According to [10, Theorem 3.1] and taking into account that f and g are linearly independent and \(g\ne 0\) we have the following possibilities:

(i) \(f=\alpha \dfrac{\chi _1+\chi _2}{2}+q\dfrac{\chi _1-\chi _2}{2}\) and \(g=\dfrac{\chi _1+\chi _2}{2}\pm \sqrt{1+q^2-\alpha ^2}\dfrac{\chi _1-\chi _2}{2}\), where \(\chi _1,\chi _2:S\rightarrow \mathbb {C}\) are two different non-zero multiplicative functions and \(q\in \mathbb {C}\backslash \lbrace \pm \alpha \rbrace \) is a constant.

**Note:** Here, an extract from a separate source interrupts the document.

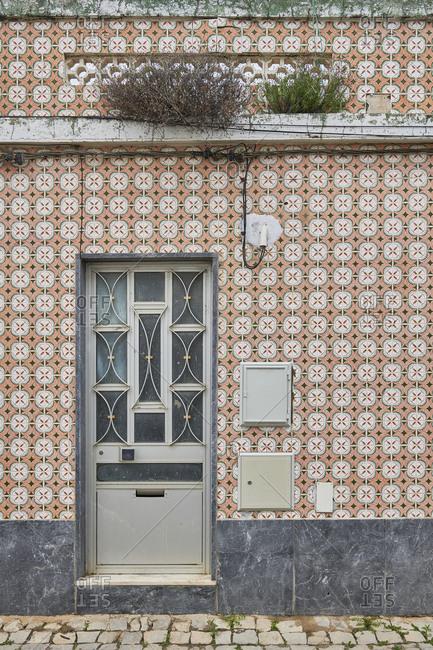 Cabanas de Tavira, Portugal - January 26, 2020: Home with decorated tile around door in Tavira, Algarve, Portugal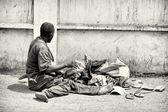 Ein ghanaischer Mann sitzt auf dem Boden mit seinen Sachen — Stockfoto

So

$$\begin{aligned}f-\alpha g=\dfrac{q\pm \alpha \sqrt{1+q^2-\alpha ^2}}{2}\left( \chi _1-\chi _2 \right) . \end{aligned}$$

Since f and g are even, we see that

$$\begin{aligned} \dfrac{q\pm \alpha \sqrt{1+q^2-\alpha ^2}}{2}\left( \chi _1-\chi _2 \right) =\dfrac{q\pm \alpha \sqrt{1+q^2-\alpha ^2}}{2}\left( \chi _1^*-\chi _2^* \right) . \end{aligned}$$

(3.15)

On the other hand the fact that g and f are linearly independent implies that \(f-\alpha g\ne 0\), and so \(\dfrac{q\pm \alpha \sqrt{1+q^2-\alpha ^2}}{2}\ne 0\). So (3.15) reduces to

$$\begin{aligned} \chi _1-\chi _2=\chi _1^*-\chi _2^*. \end{aligned}$$

Then since g is even, we get that

$$\begin{aligned} \chi _1+\chi _2=\chi _1^*+\chi _2^*. \end{aligned}$$

So, we deduce from the last two identities that \(\chi _1=\chi _1^*\) and \(\chi _2=\chi _2^*\). This occurs in case (5).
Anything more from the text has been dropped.